• _TASK BRIEF_:
Please retype the part of the comments on the Salvator Mundi painting below, starting with "This was a good" and going on through "of a stretch.".

┌─ EXTRACT PROVIDED

Basically nobody seriously thinks it's an actual Da Vinci, but at this point it doesn't really matter. The narrative around the painting makes it a far more interesting work than any second rate actual Da Vinci could ever hope to be.
The surrounding narrative bit also worked wonders for another Da Vinci hit "The Mona Lisa". Had it not been stolen it would still be relatively obscure.
This was a good (long) article from a couple of months ago that goes through the story: https://www.vulture.com/2019/04/salvator-mundi-leonardo-da-v...

It's an interesting story, anyway.

You don't even have to be an expert to tell it isn't. Compared to Leonardo's paintings, Salvator Mundi is just boring.

Unless Leonardo just phoned it in. But I don't think there is a way to tell if a work was painted by a student or by Leonardo pretending to be a student anyway.

I never liked the explanation for the crystal orb. Oh, Leonardo knew about optics, but he painted the orb naïvely to show some sort of miracle.
Why don't you like that explanation? Leonardo was obsessed with detail, and he would study things intensely, it's not that much of a stretch.

└─
┌─ PROVIDED MATERIAL

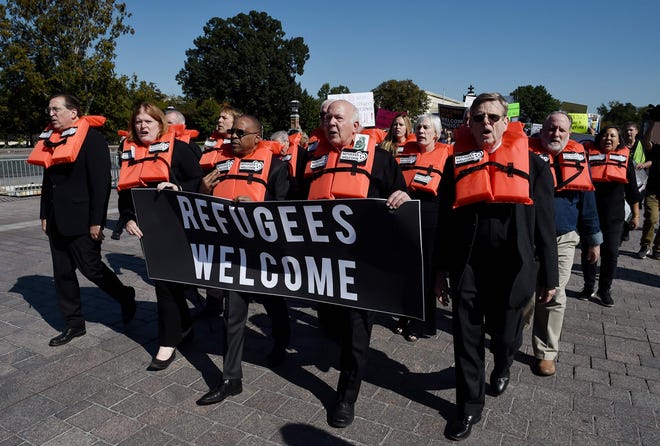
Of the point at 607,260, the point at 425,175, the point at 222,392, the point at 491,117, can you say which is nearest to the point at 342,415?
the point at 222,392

└─

• _RESULT FOR THIS EXERCISE_:
This was a good (long) article from a couple of months ago that goes through the story: https://www.vulture.com/2019/04/salvator-mundi-leonardo-da-v...

It's an interesting story, anyway.

You don't even have to be an expert to tell it isn't. Compared to Leonardo's paintings, Salvator Mundi is just boring.

Unless Leonardo just phoned it in. But I don't think there is a way to tell if a work was painted by a student or by Leonardo pretending to be a student anyway.

I never liked the explanation for the crystal orb. Oh, Leonardo knew about optics, but he painted the orb naïvely to show some sort of miracle.
Why don't you like that explanation? Leonardo was obsessed with detail, and he would study things intensely, it's not that much of a stretch.